Body Tuning is the name I have given to what I do as a physical therapist.
Because I have been involved with music and musicians over many years it has made me realize how much physical therapy is like tuning a beautiful instrument. For instance: a piano tuner comes with his bag of tools, but before he begins to work on the piano he asks the owner of the piano what she or he hears from the instrument that does not seem quite right. Then he sets out to discover on his own what the problems are. He plays, he looks at the strings, he tests, and with his various tools he tries to make the piano sing again, thereby making the owner extremely happy.
That is exactly how my practice of ‘Body Tuning’ works. My tools are my hands.
When you come into my studio I ask you to tell me your complaints, that is, what you feel are the problems with your body…something in your muscles, skin, tendons, bones, something inside that bothers you, some pain or discomfort. Then, my job is to ask your body for the answers to what is wrong.
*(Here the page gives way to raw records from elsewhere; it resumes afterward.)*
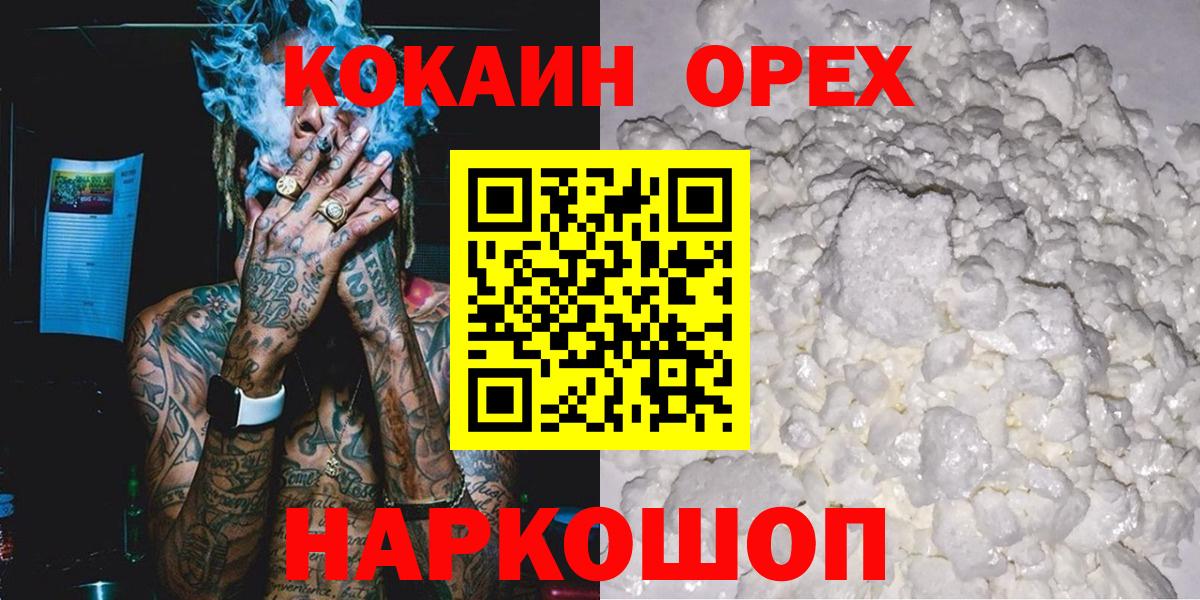 Cocaine Колумбийский  Вход с VPN  COCAIN Columbia  Владивосток 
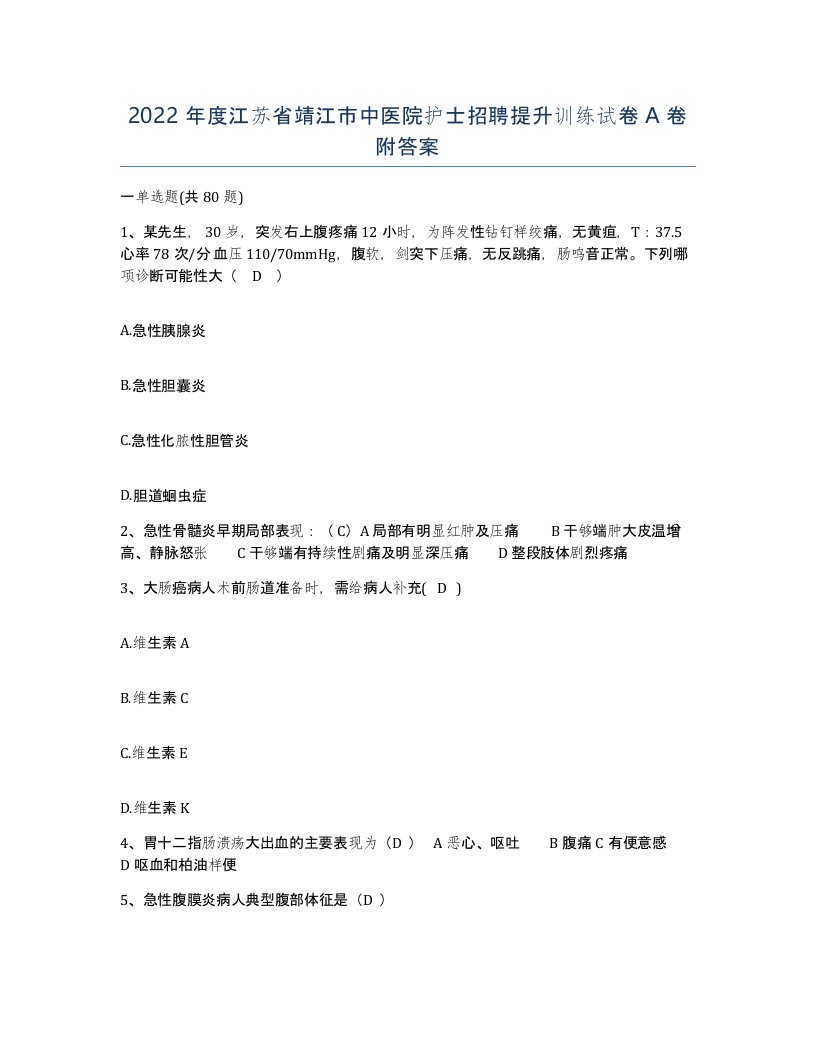 2022年度江苏省靖江市中医院护士招聘提升训练试卷A卷附答案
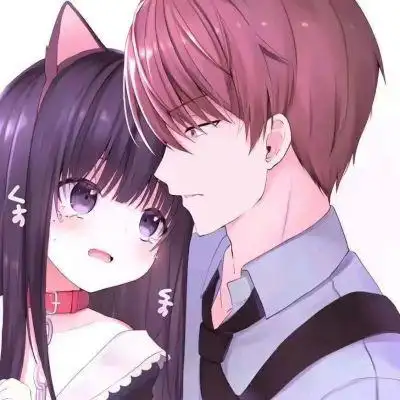 今日分享情侣头像/_情侣头像_我要个性网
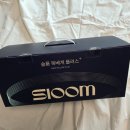 플러스컴퓨터 - 남구 고동골로 71 | 슬룸 목베개 플러스 후기｜카카오톡 선물로 받은 공기압 온열 마사지 경추베개 솔직 리뷰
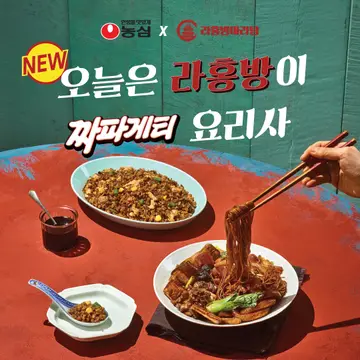 라홍방마라탕 평화점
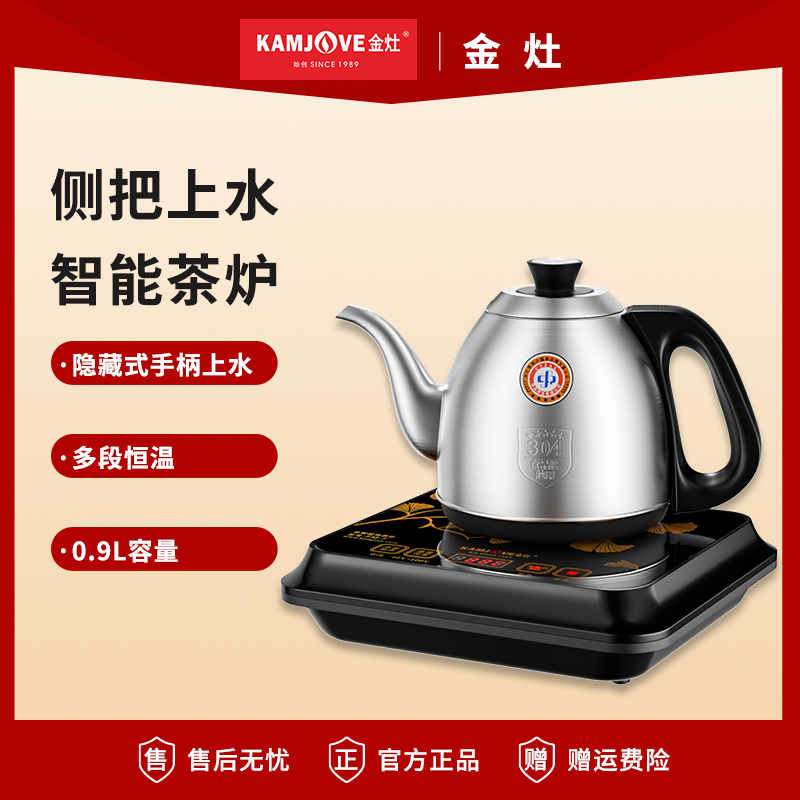 金灶FM-7电热水壶全自动上水烧水壶泡茶专用保温一体家用煮水壶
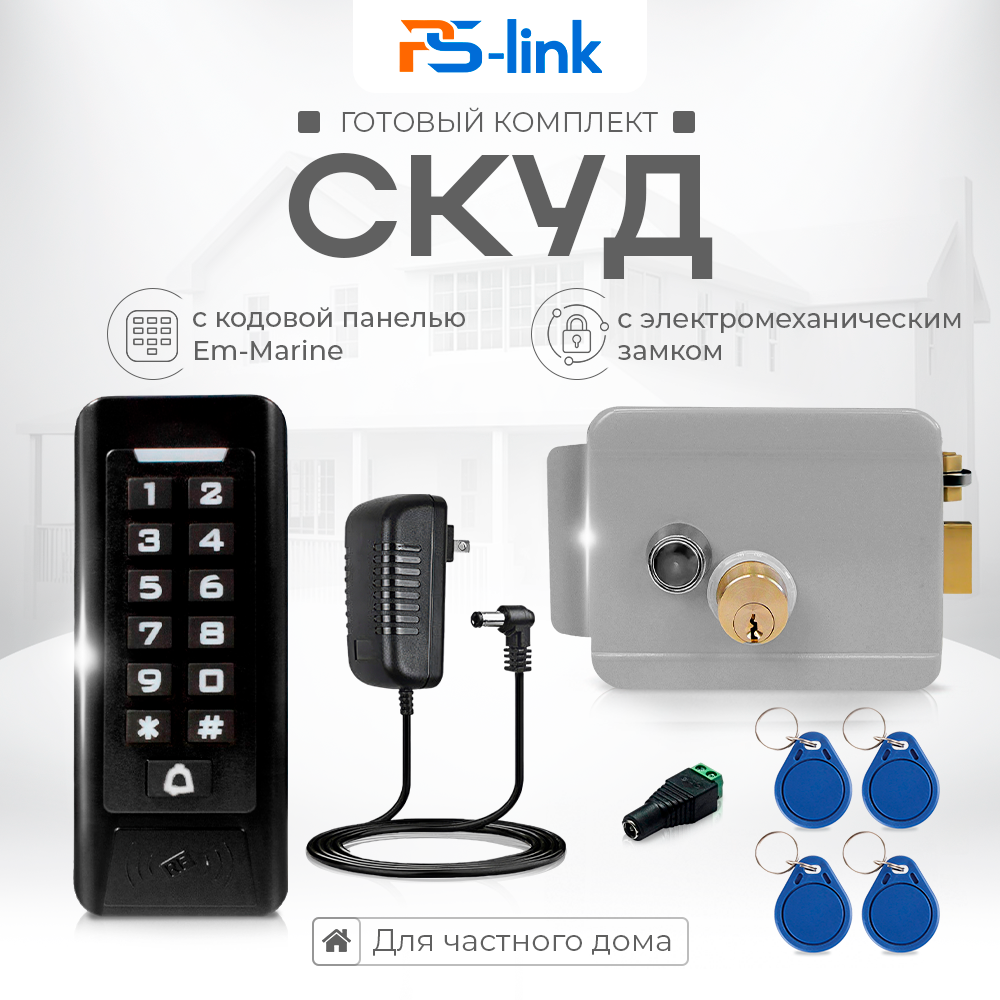 

Комплект СКУД на одну дверь Ps-Link KIT-C1EM-W-G c WIFI и c электрическим замком, Серый, KIT-C1EM-W-G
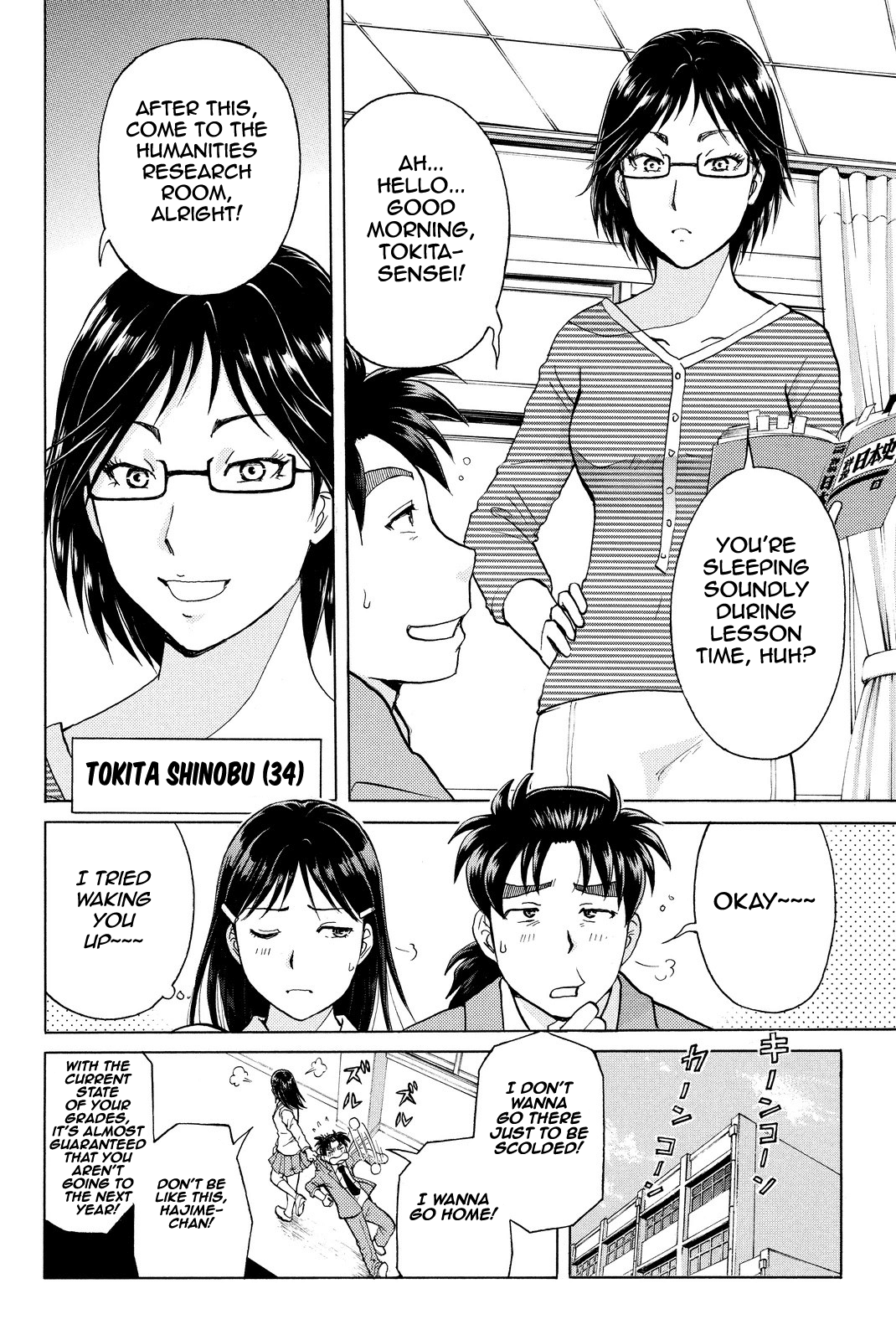 Kindaichi Shounen no Jikenbo R Chapter 65 page 7 - Chapter 65: Doll Island Murder Case (1)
Usually people who come to me have talked to several health practitioners. If you are in my studio then those conversations have not solved your problems. It is my task to then ask your physical body what is wrong, and if I don’t find the answers, I’m going to look at the different tests you’ve had…your lifestyle…your behavior…your habits.
But first I want to talk directly with the problem. I look at your body. I see its appearance and how it moves. Second, I try different passive movements with your body. I try to move your skin, your connective tissue, your muscles, your bones, your ligaments, to see how the mechanics of your body work. And I listen to the noise…the sounds that the joints and muscles make. My hands feel and my ears listen and tell me what is wrong. This ability has come after many years of study and practice. Just as getting to play in Carnegie Hall involves ‘practice, practice, practice,’ so does learning how to tune the body. From simple body movements to deep manipulation it is like knowing how to play fortissimo on the piano without killing the piano. Working on the body deeply with expertise can accomplish solutions with perhaps some pain, but it is good pain. It is constructive and not destructive.
Body tuning is looking at, listening to, and helping the body restore itself and its ability to sing once again.